Suda. El mando regulador le ayuda a reducir el exceso de sudoración, quiere tener buen aspecto, pero lo que en realidad necesita es un chute de láser y ahora no puede desplazarse para que se lo den. Con el propulsor a la espalda, Merak vuela hasta el museo. Su camiseta inteligente le avisa de un exceso de tensión arterial ―«tranquilo, no pasa nada»―. Negativo: en cuanto entra en la sala del siglo XXIV y ve a Zeta-Chi frente a la cortina osmótica, las palpitaciones redoblan. Duda. Teme.

Solo al mirarla de frente el pulso vuelve a su ser. La sonrisa más bonita, los
ojos más dulces, el cuerpo más… y las hormigas juguetonas invaden sus sentidos.
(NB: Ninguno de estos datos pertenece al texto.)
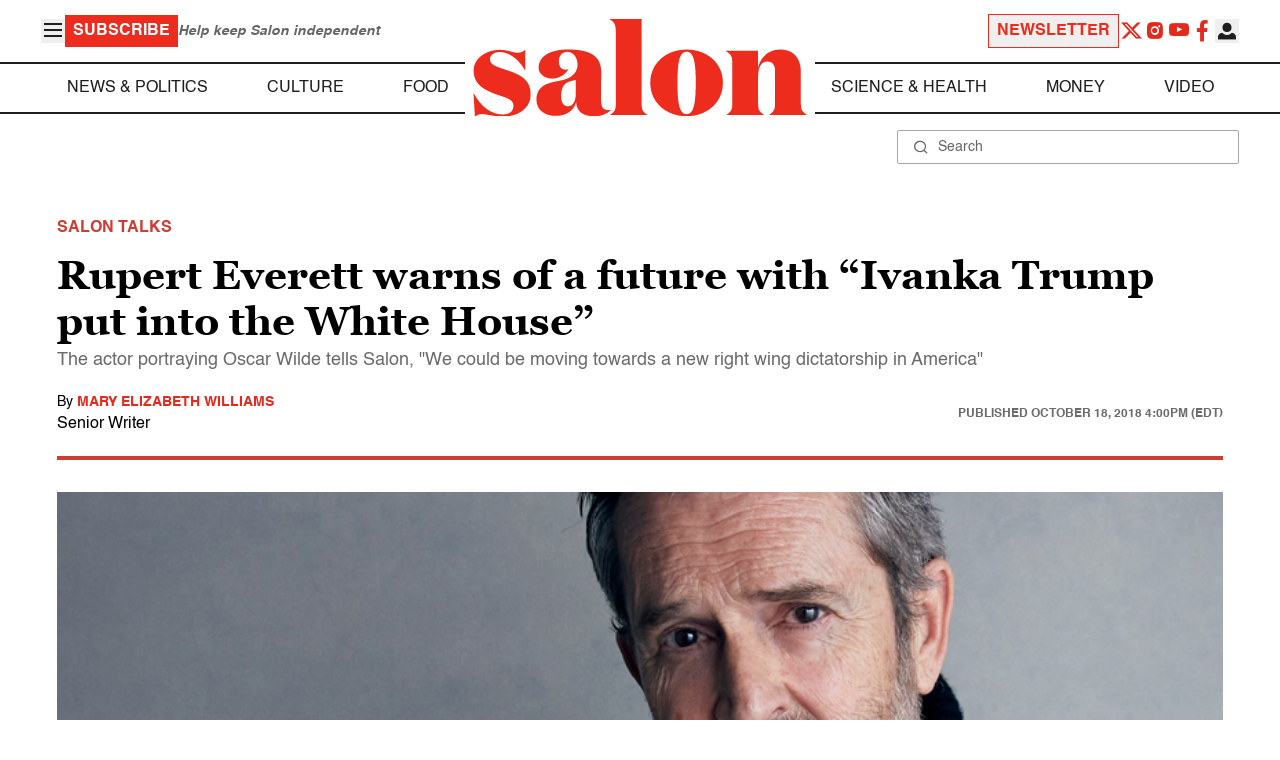

--- FILE ---
content_type: application/javascript; charset=utf-8
request_url: https://fundingchoicesmessages.google.com/f/AGSKWxWtrR2JyR1UxtNwYhXImydgxrAOnjt5YwMFY0-1ZtWK72y0syRdirqhzrtFXV9gdyvBHqmdn--5QxbyW0c-w743D9pnEEW-bBwLcO6Ld2YP2p_eIg3Vgdrp-UVoRJnsV74XJVBjFPLH9A3T8KHop7f2WWmzSrPUzOYWF5qVNI89tjG2Dk2Q46ubW24a/_/adfunction./google-adsense./adv/script2./sample300x250ad./adsample.
body_size: -1291
content:
window['6f50dbaa-0982-4ce8-9808-1b8649b17b1e'] = true;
Se saludan, pero no se besan, hay cámaras. En el siglo XXX es difícil esconderse.
Acodados sobre la barandilla que mantiene a los visitantes a una distancia de las escenas expuestas, sus brazos se rozan, sus pensamientos también. Merak busca las palabras adecuadas, visualiza frases en la mente, quiere ordenarlas, pero la emoción se lo impide y tiene poca práctica en la transmisión directa, acostumbrado a evitar siempre que le lean el pensamiento. Pero no le cuesta nada leer la de Zeta-Chi, clara y serena, plena de orgullo:

―Pensé que nunca te atreverías a dar este paso, Merak. Me quieres, te quiero. ¿Qué mal hay en ello? Y no, no estamos solos.

―Lo sabías…

―Ahora sí.

―No podemos.

―Podremos. No van a cambiarnos. Tenemos derecho a ser felices.